Objectif: Recopiez fidèlement chacune des lignes de la liste ci-dessous, sans rien y modifier.

(Éléments du jeu de données)
◇ ◇ ◇
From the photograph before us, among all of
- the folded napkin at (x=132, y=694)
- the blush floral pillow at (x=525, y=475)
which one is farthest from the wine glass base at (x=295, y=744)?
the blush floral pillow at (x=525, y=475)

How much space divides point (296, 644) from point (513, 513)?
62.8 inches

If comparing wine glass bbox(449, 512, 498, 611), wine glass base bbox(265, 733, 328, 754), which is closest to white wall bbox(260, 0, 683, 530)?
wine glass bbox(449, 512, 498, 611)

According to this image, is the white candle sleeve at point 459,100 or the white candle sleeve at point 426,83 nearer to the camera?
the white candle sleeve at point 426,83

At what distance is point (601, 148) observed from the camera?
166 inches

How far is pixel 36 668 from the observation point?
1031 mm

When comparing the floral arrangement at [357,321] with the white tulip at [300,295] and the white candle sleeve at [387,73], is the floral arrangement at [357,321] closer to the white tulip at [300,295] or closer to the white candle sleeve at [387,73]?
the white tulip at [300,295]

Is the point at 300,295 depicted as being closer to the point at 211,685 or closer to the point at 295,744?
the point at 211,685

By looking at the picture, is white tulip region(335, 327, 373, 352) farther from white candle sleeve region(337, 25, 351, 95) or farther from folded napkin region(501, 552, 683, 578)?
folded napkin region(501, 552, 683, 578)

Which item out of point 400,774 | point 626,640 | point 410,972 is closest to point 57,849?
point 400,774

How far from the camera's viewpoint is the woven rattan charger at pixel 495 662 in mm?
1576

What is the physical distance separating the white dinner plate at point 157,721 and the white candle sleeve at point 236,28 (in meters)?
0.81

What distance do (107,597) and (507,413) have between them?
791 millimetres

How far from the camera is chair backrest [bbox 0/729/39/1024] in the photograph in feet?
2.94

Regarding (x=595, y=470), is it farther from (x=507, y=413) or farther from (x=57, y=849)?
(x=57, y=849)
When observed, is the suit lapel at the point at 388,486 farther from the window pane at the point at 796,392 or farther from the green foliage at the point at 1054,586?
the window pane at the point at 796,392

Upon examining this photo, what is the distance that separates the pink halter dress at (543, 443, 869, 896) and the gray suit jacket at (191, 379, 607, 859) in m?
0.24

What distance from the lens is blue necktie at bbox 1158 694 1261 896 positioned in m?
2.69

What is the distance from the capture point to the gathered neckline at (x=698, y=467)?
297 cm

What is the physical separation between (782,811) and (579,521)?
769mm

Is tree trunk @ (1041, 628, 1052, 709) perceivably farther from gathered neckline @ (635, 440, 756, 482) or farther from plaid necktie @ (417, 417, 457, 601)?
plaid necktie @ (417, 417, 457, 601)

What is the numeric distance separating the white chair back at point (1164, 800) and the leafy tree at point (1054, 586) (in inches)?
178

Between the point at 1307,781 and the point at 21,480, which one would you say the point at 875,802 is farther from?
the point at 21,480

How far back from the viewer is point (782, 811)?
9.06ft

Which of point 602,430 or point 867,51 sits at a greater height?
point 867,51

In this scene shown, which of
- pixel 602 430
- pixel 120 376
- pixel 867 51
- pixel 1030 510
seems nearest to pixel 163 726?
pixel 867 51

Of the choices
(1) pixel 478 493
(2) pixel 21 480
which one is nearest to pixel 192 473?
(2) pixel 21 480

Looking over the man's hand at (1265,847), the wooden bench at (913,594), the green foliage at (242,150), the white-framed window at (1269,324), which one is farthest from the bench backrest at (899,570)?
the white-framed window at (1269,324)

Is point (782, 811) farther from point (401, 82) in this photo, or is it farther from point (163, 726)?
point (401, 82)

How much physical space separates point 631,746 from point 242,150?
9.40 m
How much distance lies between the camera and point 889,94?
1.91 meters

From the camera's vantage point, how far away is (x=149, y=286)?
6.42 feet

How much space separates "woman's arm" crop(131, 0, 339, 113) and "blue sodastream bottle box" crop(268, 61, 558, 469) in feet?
◇ ◇ ◇
Réponse finale:
From the photograph before us, among all of
- the folded napkin at (x=132, y=694)
- the blush floral pillow at (x=525, y=475)
which one is farthest from the wine glass base at (x=295, y=744)?
the blush floral pillow at (x=525, y=475)

How much space divides point (296, 644) from point (513, 513)?
62.8 inches

If comparing wine glass bbox(449, 512, 498, 611), wine glass base bbox(265, 733, 328, 754), which is closest to white wall bbox(260, 0, 683, 530)?
wine glass bbox(449, 512, 498, 611)

According to this image, is the white candle sleeve at point 459,100 or the white candle sleeve at point 426,83 nearer to the camera?
the white candle sleeve at point 426,83

At what distance is point (601, 148) observed from the camera?
166 inches

How far is pixel 36 668 from the observation point?
1031 mm

When comparing the floral arrangement at [357,321] with the white tulip at [300,295] and the white candle sleeve at [387,73], is the floral arrangement at [357,321] closer to the white tulip at [300,295] or closer to the white candle sleeve at [387,73]?
the white tulip at [300,295]

Is the point at 300,295 depicted as being closer to the point at 211,685 or closer to the point at 295,744?
the point at 211,685

By looking at the picture, is white tulip region(335, 327, 373, 352) farther from white candle sleeve region(337, 25, 351, 95) or farther from folded napkin region(501, 552, 683, 578)?
folded napkin region(501, 552, 683, 578)

Which item out of point 400,774 | point 626,640 | point 410,972 is closest to point 57,849?
point 400,774

How far from the camera's viewpoint is the woven rattan charger at pixel 495 662 in mm?
1576

What is the physical distance separating the white dinner plate at point 157,721 and the white candle sleeve at point 236,28 (in meters)?
0.81

What distance do (107,597) and (507,413) have between them?
791 millimetres

How far from the camera is chair backrest [bbox 0/729/39/1024] in the photograph in feet?
2.94

Regarding (x=595, y=470), is it farther from (x=507, y=413) or farther from (x=57, y=849)?
(x=57, y=849)
When observed, is the suit lapel at the point at 388,486 farther from the window pane at the point at 796,392 or farther from the green foliage at the point at 1054,586?
the window pane at the point at 796,392

Upon examining this photo, what is the distance that separates the pink halter dress at (543, 443, 869, 896) and the gray suit jacket at (191, 379, 607, 859) in m?
0.24

What distance from the lens is blue necktie at bbox 1158 694 1261 896 positioned in m?
2.69

What is the distance from the capture point to the gathered neckline at (x=698, y=467)?
297 cm

What is the physical separation between (782,811) and (579,521)?
769mm

Is tree trunk @ (1041, 628, 1052, 709) perceivably farther from gathered neckline @ (635, 440, 756, 482) or farther from plaid necktie @ (417, 417, 457, 601)?
plaid necktie @ (417, 417, 457, 601)

What is the numeric distance separating the white chair back at point (1164, 800) and the leafy tree at point (1054, 586) (in inches)?
178

Between the point at 1307,781 and the point at 21,480, which one would you say the point at 875,802 is farther from?
the point at 21,480

How far back from the viewer is point (782, 811)?
9.06ft

Which of point 602,430 or point 867,51 sits at a greater height?
point 867,51

In this scene shown, which of
- pixel 602 430
- pixel 120 376
- pixel 867 51
- pixel 1030 510
seems nearest to pixel 163 726?
pixel 867 51

Of the choices
(1) pixel 478 493
(2) pixel 21 480
which one is nearest to pixel 192 473?
(2) pixel 21 480

Looking over the man's hand at (1265,847), the wooden bench at (913,594), the green foliage at (242,150), the white-framed window at (1269,324), which one is farthest from the bench backrest at (899,570)?
the white-framed window at (1269,324)

Is point (782, 811) farther from point (401, 82) in this photo, or is it farther from point (163, 726)?
point (401, 82)

How much physical space separates point 631,746 from point 242,150?
9.40 m
How much distance lies between the camera and point 889,94?
1.91 meters

From the camera's vantage point, how far away is (x=149, y=286)?
6.42 feet

How much space separates "woman's arm" crop(131, 0, 339, 113) and "blue sodastream bottle box" crop(268, 61, 558, 469) in feet?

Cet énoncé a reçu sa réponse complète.